Gestellte Aufgabe 1 =>
Kannst du den folgenden Text über die von der Polizei blockierte Black-Lives-Matter-Demo in Paris vollständig und wortgetreu wiedergeben?

Ausgewählter Text =>
# taz.de -- Black-Lives-Matter-Demo in Frankreich: Polizei blockiert BLM-Demo
       
       > 20.000 Menschen wurden in Paris davon abgehalten, zu demonstrieren.
       > Gründe: eine fehlende Genehmigung sowie rechtsextreme Gegendemonstranten.
       
 (IMG) Bild: Antira-Demo in Paris: Der Fall George Floyd hat etwas in Frankreich losgetreten
       
       Paris taz | Am Samstag wurden in Paris und anderen französischen Städten
       trotz Versammlungsverbot zahlreiche [1][Kundgebungen gegen Rassismus und
       Polizeigewalt] organisiert. In Paris hinderte aber die Polizei rund 20.000
       Personen daran, wie angekündigt friedlich von der Place de la République
       zur Place de l'Opéra zu marschieren. Die Begründung war, dass für die
       Kundgebung keine Bewilligung erteilt worden sei.
       
       Einen zusätzlichen Anlass lieferte den Behörden Provokationen von
       rechtsradikalen Gegendemonstranten der Gruppe „Génération identitaire“.

Gestellte Aufgabe 2 =>
Kannst du die Zeilen der Datensätze, beginnend am Anfang der Datensätze und endend mit der Zeile, die „3019 millimetres“ enthält, in eine nummerierte Liste umschreiben? Lass dabei Leerzeilen und die Bilder weg und gib nur diese Zeilen aus.

Bereitgestelltes Material =>

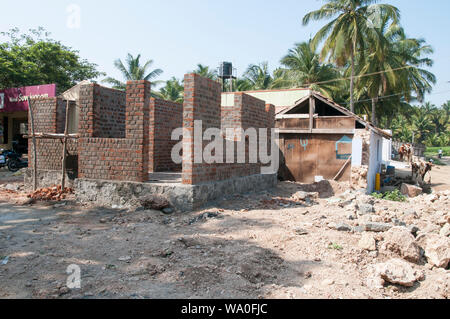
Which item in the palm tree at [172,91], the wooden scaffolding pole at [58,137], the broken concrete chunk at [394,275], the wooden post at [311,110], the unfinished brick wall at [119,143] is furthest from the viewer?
the palm tree at [172,91]

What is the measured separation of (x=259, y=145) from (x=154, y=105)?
3019 millimetres

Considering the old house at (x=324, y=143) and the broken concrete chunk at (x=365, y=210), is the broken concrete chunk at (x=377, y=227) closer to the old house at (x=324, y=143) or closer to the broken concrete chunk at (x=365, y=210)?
the broken concrete chunk at (x=365, y=210)

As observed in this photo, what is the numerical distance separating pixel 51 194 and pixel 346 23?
17.9m

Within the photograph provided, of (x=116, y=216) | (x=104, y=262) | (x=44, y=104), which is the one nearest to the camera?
(x=104, y=262)

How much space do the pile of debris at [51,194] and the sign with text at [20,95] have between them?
1068 cm

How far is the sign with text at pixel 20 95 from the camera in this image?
17.2m

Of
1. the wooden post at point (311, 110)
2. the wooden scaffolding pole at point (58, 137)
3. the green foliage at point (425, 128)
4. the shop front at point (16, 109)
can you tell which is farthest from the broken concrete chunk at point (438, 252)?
the green foliage at point (425, 128)

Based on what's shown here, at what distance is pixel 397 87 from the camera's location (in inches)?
948

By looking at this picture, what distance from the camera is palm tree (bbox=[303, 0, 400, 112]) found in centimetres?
1861

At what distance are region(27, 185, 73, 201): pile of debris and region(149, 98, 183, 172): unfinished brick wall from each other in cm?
212

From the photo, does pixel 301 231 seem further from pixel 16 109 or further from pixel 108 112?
pixel 16 109

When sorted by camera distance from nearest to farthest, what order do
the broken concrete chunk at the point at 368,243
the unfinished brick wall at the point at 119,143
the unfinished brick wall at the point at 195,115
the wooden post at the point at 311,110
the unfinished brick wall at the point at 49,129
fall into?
1. the broken concrete chunk at the point at 368,243
2. the unfinished brick wall at the point at 195,115
3. the unfinished brick wall at the point at 119,143
4. the unfinished brick wall at the point at 49,129
5. the wooden post at the point at 311,110
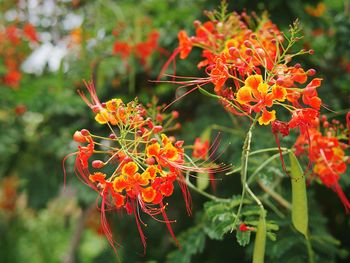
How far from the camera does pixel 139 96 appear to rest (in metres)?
3.15

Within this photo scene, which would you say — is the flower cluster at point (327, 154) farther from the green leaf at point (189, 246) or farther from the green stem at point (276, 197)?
the green leaf at point (189, 246)

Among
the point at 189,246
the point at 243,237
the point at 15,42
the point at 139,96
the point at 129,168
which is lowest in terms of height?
the point at 189,246

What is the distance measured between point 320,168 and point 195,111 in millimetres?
1461

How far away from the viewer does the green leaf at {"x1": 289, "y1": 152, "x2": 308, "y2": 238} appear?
142 centimetres

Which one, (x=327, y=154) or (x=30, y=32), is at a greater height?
(x=30, y=32)

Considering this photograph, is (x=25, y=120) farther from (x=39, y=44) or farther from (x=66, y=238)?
(x=66, y=238)

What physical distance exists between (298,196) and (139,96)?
1872mm

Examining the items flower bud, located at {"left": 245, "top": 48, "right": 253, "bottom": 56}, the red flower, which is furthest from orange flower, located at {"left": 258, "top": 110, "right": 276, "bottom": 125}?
the red flower

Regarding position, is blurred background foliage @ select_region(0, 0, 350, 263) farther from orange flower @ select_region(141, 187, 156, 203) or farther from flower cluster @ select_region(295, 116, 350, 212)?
orange flower @ select_region(141, 187, 156, 203)

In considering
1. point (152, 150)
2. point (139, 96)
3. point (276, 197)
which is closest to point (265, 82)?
point (152, 150)

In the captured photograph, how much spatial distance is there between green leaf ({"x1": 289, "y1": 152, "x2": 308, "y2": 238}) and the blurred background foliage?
0.17 meters

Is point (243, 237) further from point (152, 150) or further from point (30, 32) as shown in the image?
point (30, 32)

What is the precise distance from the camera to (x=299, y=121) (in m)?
1.26

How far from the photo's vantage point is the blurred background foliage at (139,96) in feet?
7.00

Lösung 1 =>
# taz.de -- Black-Lives-Matter-Demo in Frankreich: Polizei blockiert BLM-Demo
       
       > 20.000 Menschen wurden in Paris davon abgehalten, zu demonstrieren.
       > Gründe: eine fehlende Genehmigung sowie rechtsextreme Gegendemonstranten.
       
 (IMG) Bild: Antira-Demo in Paris: Der Fall George Floyd hat etwas in Frankreich losgetreten
       
       Paris taz | Am Samstag wurden in Paris und anderen französischen Städten
       trotz Versammlungsverbot zahlreiche [1][Kundgebungen gegen Rassismus und
       Polizeigewalt] organisiert. In Paris hinderte aber die Polizei rund 20.000
       Personen daran, wie angekündigt friedlich von der Place de la République
       zur Place de l'Opéra zu marschieren. Die Begründung war, dass für die
       Kundgebung keine Bewilligung erteilt worden sei.
       
       Einen zusätzlichen Anlass lieferte den Behörden Provokationen von
       rechtsradikalen Gegendemonstranten der Gruppe „Génération identitaire“.

Lösung 2 =>
1. Which item in the palm tree at [172,91], the wooden scaffolding pole at [58,137], the broken concrete chunk at [394,275], the wooden post at [311,110], the unfinished brick wall at [119,143] is furthest from the viewer?
2. the palm tree at [172,91]
3. What is the measured separation of (x=259, y=145) from (x=154, y=105)?
4. 3019 millimetres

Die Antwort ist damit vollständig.